> _How to complete this task_: Copy the data verbatim and leave out every picture.

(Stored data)
***
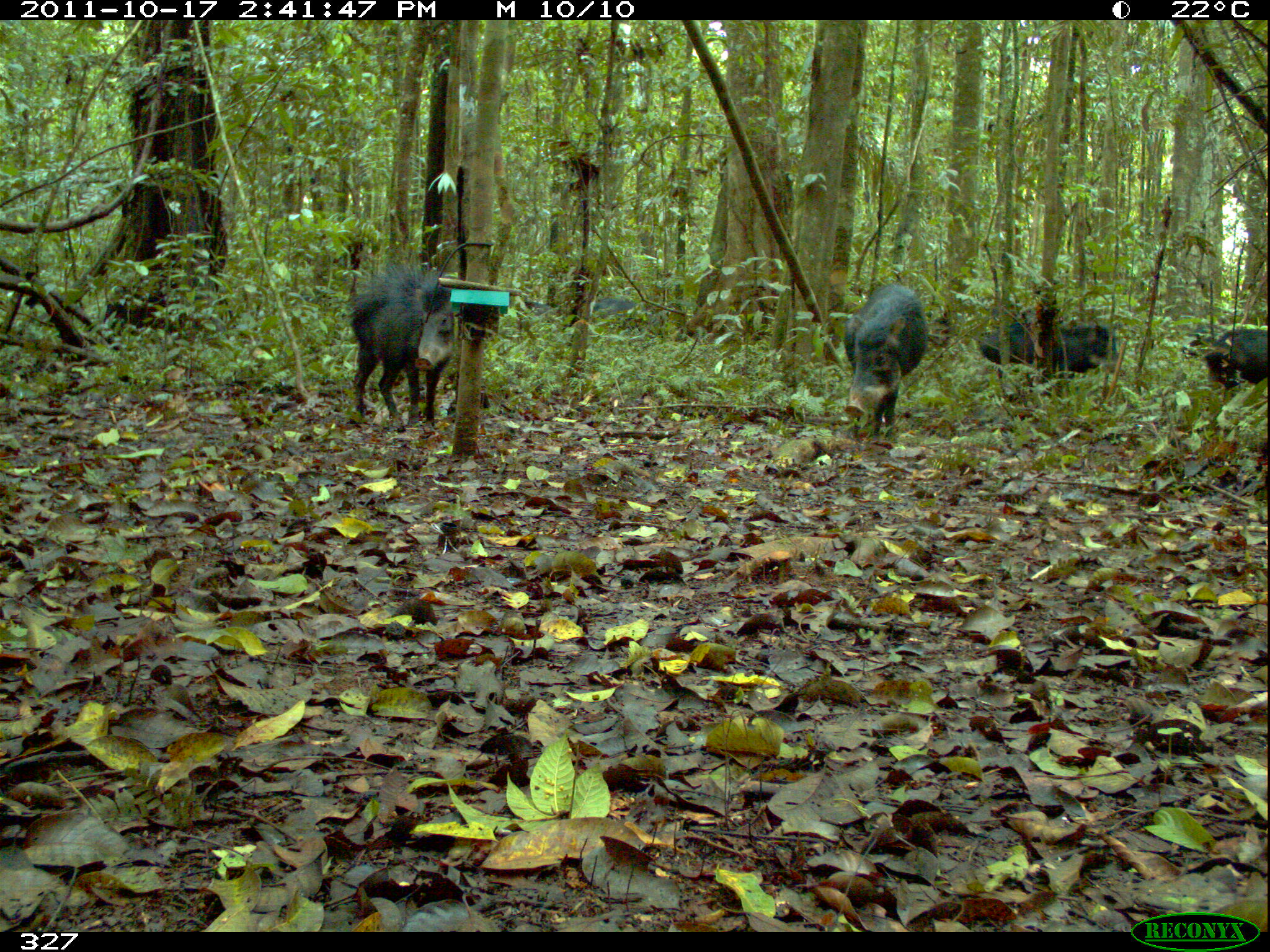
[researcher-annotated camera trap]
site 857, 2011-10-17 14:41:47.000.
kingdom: Animalia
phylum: Chordata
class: Mammalia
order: Artiodactyla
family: Tayassuidae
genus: Tayassu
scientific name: Tayassu pecari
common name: white-lipped peccary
Tayassu pecari (white-lipped peccary).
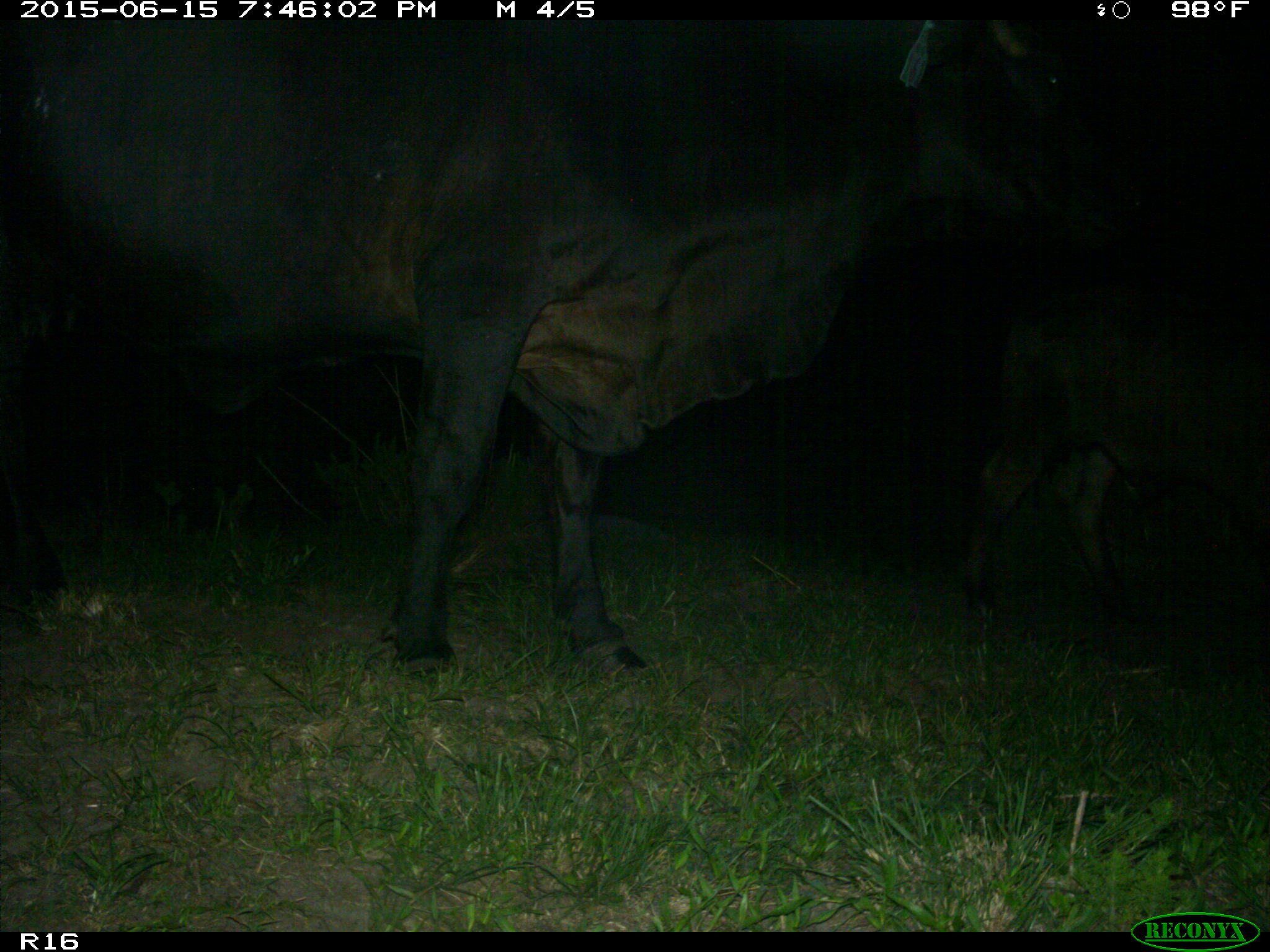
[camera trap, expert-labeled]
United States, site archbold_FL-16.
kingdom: Animalia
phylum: Chordata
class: Mammalia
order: Artiodactyla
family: Bovidae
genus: Bos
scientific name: Bos taurus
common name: domestic cow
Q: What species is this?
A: Bos taurus (domestic cow).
***
> _Result of this exercise_:
[researcher-annotated camera trap]
site 857, 2011-10-17 14:41:47.000.
kingdom: Animalia
phylum: Chordata
class: Mammalia
order: Artiodactyla
family: Tayassuidae
genus: Tayassu
scientific name: Tayassu pecari
common name: white-lipped peccary
Tayassu pecari (white-lipped peccary).
[camera trap, expert-labeled]
United States, site archbold_FL-16.
kingdom: Animalia
phylum: Chordata
class: Mammalia
order: Artiodactyla
family: Bovidae
genus: Bos
scientific name: Bos taurus
common name: domestic cow
Q: What species is this?
A: Bos taurus (domestic cow).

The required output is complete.